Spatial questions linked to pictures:

* BEGIN *

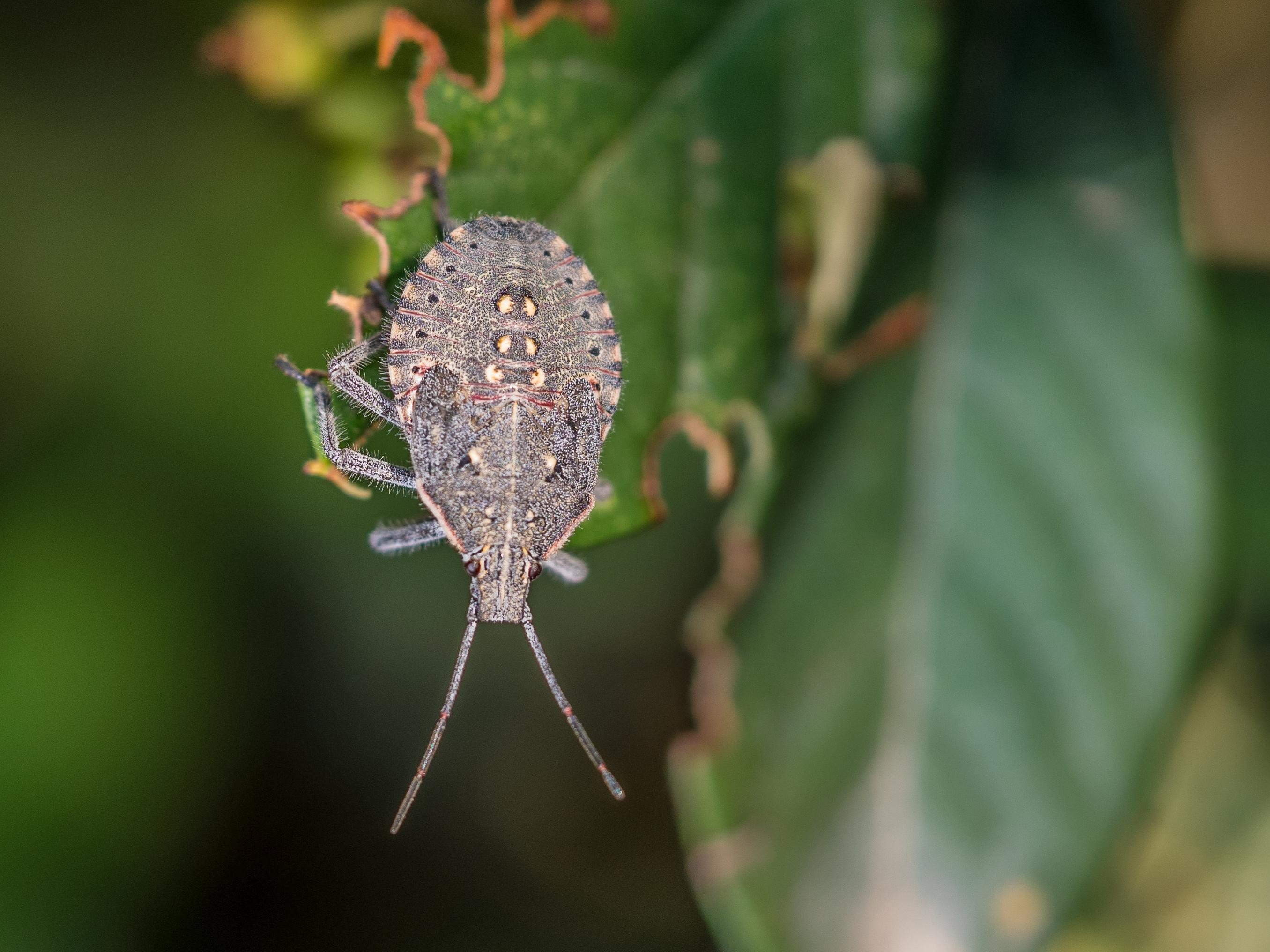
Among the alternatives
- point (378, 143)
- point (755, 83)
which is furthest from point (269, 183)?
point (755, 83)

* END *

- [Problem requirements]
Could you copy the lines above word for word, leaving out the pictures?

- [Exercise solution]
Among the alternatives
- point (378, 143)
- point (755, 83)
which is furthest from point (269, 183)?
point (755, 83)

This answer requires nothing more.